# Snoopy passed away yesterday



## wjane (Oct 12, 2013)

I'm sorry to hear that - wishing you comfort and Godspeed, Snoopy.


----------



## kellyguy (Mar 5, 2014)

Sorry for your loss. May you find peace and comfort remembering the joy and good times you shared. I truly believe they are a blessing in our lives and our time together is always too short.


----------



## Bob-N-Tash (Feb 24, 2008)

Apparently, Snoopy was most fortunate to have found his way to you when he was a very young pup. It sounds as though you gave him the best life possible.


----------



## Neeko13 (Jul 10, 2010)

So sorry to hear about your Snoopy....my prayers are with you and your family.....


----------



## amy22 (May 11, 2008)

I am so very sorry....


----------



## Max's Dad (Apr 23, 2012)

So sorry to hear about your Snoopy passing. Sounds like he had a great life with you.


----------



## Tahnee GR (Aug 26, 2006)

I am so sorry to hear this. He had a wonderful life with you, and I am sure left you with many good memories.


----------



## mainegirl (May 2, 2005)

I'm so sorry for your loss. I'm sure you were just the best parent for snoopy and received as much back as you gave him. Hugs o you and prayers for snoopy
Beth, moose and angel


----------



## TheZ's (Jun 13, 2011)

It sounds like you gave Snoopy the best possible life and even though he suffered a lot through his short life his passing was free of pain and suffering. Hoping that the memories of your good times with him remain with you always.


----------



## jennretz (Jul 24, 2013)

So very sorry to hear of your loss.


----------



## mylissyk (Feb 25, 2007)

Steve I am so sorry for his loss, and the shock of such a sudden passing. You have a good attitude and I agree with you, that it was a good thing for him to be home and literally in middle of a happy time when he left you. We couldn't wish for a better way. My thoughts are with you.


----------



## Tayla's Mom (Apr 20, 2012)

I joined less than 2 years ago so I didn't have the opportunity to know you or Snoopy, but I'm very sorry for your loss. I'm sure he was happy and loved and knew it every day.


----------



## SandyK (Mar 20, 2011)

So sorry for your loss. Snoopy will live in your heart forever!! RIP Snoopy.


----------



## Shellbug (Nov 14, 2013)

I wasn't here back then but I am sure you are remembered by many here. I am so so sorry. You gave snoopy such a good life. I hope you find some peace in his last days being so wonderful. Take care of your heart 


Sent from Petguide.com Free App


----------



## elly (Nov 21, 2010)

Im so sorry. You gave him a wonderful life, may he now run free and be at peace x


----------



## davebeech (Feb 11, 2006)

very sorry to hear about Snoopy, he couldn't have been with a better family

Rest In Peace Snoopy


----------



## anjalin (Mar 29, 2014)

So sorry. .
Snoopy rest in peace

Sent from Petguide.com Free App


----------



## Romeo1 (Apr 19, 2008)

Sorry for your tragic loss. Snoopy was blessed to have a wonderful home and so much love.


----------



## GoldenMum (Mar 15, 2010)

I am sorry for your loss, especially hard to happen so suddenly. It sounds like you gave him the perfect life, be it much too short. Sleep softly sweet Snoop, may you find peace..


----------



## Barkr (Dec 23, 2011)

So sorry, I read Snoopy's story last night your devotion to him was exemplary. Although this life was short he knew love and kindness throughout. Please stay with us while grieving/healing and share some more pictures of the handsome fellow.


----------



## CAROLINA MOM (May 12, 2009)

I'm so sorry for your loss of Snoopy.

He sounds like he was a very special boy. 

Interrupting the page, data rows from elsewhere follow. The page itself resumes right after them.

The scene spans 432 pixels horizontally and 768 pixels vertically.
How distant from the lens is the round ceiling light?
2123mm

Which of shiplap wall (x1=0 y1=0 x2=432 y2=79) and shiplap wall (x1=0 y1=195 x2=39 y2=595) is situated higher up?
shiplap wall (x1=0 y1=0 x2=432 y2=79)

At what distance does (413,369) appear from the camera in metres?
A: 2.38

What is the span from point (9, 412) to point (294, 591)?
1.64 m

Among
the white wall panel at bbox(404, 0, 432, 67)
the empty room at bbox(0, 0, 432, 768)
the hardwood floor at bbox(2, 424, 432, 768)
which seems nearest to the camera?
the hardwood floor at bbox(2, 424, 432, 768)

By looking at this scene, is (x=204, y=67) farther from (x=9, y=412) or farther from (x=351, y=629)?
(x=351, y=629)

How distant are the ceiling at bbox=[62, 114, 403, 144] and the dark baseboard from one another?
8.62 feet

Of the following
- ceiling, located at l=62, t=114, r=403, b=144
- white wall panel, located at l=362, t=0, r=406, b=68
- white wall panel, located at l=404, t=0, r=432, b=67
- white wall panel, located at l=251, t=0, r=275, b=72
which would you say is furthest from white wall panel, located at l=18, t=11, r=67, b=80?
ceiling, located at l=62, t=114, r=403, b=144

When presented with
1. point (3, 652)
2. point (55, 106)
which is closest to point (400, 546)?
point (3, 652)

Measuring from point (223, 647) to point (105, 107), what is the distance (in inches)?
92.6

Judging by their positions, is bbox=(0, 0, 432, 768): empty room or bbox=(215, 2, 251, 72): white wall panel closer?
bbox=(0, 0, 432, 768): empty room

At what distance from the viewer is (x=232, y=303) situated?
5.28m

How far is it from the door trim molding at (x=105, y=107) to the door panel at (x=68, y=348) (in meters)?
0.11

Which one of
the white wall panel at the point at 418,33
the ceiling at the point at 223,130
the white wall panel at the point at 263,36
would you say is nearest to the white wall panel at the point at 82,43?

My thoughts are with you. 

Godspeed Snoopy


----------



## GoldensGirl (Aug 2, 2010)

You and Snoopy deserve to have many more years together and I'm so sorry that is not to be. I hope you find comfort in knowing he didn't suffer at the end.

Peace be with you.


----------



## janababy (Jan 2, 2012)

I am truly sorry to hear about the passing of your best friend Snoopy.


----------



## WolverSyr (Jan 9, 2009)

Thank you all for your very kind words. I think I am doing alright then the waterworks start again. I know we gave him what he needed, but then i blame myself or worry that I failed him in some way - I guess that's just natural when you are grieving.


----------



## PrincessDi (Jun 8, 2009)

WolverSyr said:


> Thank you all for your very kind words. I think I am doing alright then the waterworks start again. I know we gave him what he needed, but then i blame myself or worry that I failed him in some way - I guess that's just natural when you are grieving.


I'm so very sorry for the loss of your beloved Snoopy. It is part of grieving to second guess yourself, but you gave him a wonderful life and it is obvious you too exceptional care of him. Thinking of you at this sad time.


----------



## Chuppy (Apr 11, 2009)

I am so sorry to hear about him. He sounded like a wonderful boy


----------



## WolverSyr (Jan 9, 2009)

This is such wonderful support and I appreciate it very much.
I have a horrible case of puppy fever at the moment. I know it's how I deal with the sadness and loss. I know I need to wait a month or two. I also know I can never replace Snoop, but I miss a Golden's presence in my home. I have a collie mix as well, and she is wonderful, but I want her to have a companion soon.
I am also glossing over all the work of a puppy...but I'm up for it again.
I went to the pet store yesterday to get her some new toys. I wanted to avoid PetsMart because there are always so many dogs there and I was afraid a Golden would be in the store. Well, we ended up going anyways and first thing as i walk in was a Golden. Of course I was compelled to talk to his owner. She said "Oh give him a hug, you need it." I did. What a mistake that was! I haven't cried in a store since I was little.
It's all a process. I miss him terribly - you just have to live through it.


----------



## boomers_dawn (Sep 20, 2009)

I'm sorry to hear you lost your Snoopy. It was too short but you took great care of him and I hope there is comfort in the quality and great life you had together.


----------



## brianne (Feb 18, 2012)

Very sorry to hear about your Snoopy.


----------



## Karen519 (Aug 21, 2006)

*WolverSyr*

I am so very sorry about Snoopy!!

I added him to the 2014 Rainbow Bridge List.

http://www.goldenretrieverforum.com...bow-bridge-list-grf-2014-a-6.html#post4358593


----------



## abradshaw71 (Jan 13, 2014)

So sorry for your loss. It's heartbreaking to say goodbye.


----------



## Oakley&SegersMom (Feb 1, 2009)

I am truly sorry to hear about Snoopy. I think it was a blessing that you found one another. It sounds as though Snoopy had a wonderful loving life. Rest softly Snoopy.
Carol


----------